The lawsuit does not seek money, rather just for the mandate to end, Bengtzen said on the podcast. “Just let us be the safe places that the CDC [Centers for Disease Control and Prevention] already approved us to be.”
Twist, Club 90, The Break, Big Willies Lounge, Sun Trapp and Wing Nutz are among the bars and restaurants that joined the suit.
Under federal and state orders, bars and restaurants are allowed to operate if servers wear masks at all times; if patrons wear face coverings when they are not seated or actively eating or drinking; and if there is a 6-foot distance between tables.
The latter requirement has cut seating capacity by more than 50% in some businesses.
The additional burden of a 10 p.m. alcohol service curfew “is simply not required to limit crowds,” the suit argues, “and its effect is to push [an] already struggling restaurant and bar industry to the brink of collapse.”

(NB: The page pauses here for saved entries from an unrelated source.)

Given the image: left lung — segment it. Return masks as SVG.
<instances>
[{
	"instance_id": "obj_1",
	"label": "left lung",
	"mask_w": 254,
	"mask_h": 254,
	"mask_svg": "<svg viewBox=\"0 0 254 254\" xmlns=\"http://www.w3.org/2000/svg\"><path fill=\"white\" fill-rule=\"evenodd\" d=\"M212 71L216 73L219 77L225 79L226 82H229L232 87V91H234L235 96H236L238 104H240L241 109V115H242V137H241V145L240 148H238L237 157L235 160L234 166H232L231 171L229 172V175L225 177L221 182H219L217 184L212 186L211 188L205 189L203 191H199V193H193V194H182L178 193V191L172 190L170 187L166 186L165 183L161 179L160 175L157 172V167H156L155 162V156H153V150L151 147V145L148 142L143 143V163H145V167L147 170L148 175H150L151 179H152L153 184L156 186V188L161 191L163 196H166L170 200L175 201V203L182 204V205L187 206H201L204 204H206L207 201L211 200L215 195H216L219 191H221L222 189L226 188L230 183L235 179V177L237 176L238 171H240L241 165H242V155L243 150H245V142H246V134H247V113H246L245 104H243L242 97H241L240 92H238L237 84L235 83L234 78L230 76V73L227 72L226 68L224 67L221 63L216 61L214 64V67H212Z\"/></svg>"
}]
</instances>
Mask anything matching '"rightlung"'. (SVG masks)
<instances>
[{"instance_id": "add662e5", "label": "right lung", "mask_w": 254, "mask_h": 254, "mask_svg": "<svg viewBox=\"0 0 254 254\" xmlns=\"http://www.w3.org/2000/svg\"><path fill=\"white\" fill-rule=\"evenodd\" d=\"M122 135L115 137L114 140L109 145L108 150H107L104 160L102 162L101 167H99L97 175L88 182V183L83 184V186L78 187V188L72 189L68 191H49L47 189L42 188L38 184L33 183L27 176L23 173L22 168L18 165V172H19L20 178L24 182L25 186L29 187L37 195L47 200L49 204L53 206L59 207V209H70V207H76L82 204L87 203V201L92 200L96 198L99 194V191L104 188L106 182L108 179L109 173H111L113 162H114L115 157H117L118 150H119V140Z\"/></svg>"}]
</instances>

The Utah Department of Health, according to the suit, also fails to appreciate that bars and restaurants are highly regulated and policed by the Department of Alcoholic Beverage Control.
“In fact, there may be no other service industry in Utah equally capable of enforcing public health restrictions as these highly regulated industries,” the suit states. “In light of the social distancing and mask restrictions that are already being implemented and strictly enforced at these businesses, the 10 p.m. alcohol service curfew is arbitrary, capricious and unduly burdensome.’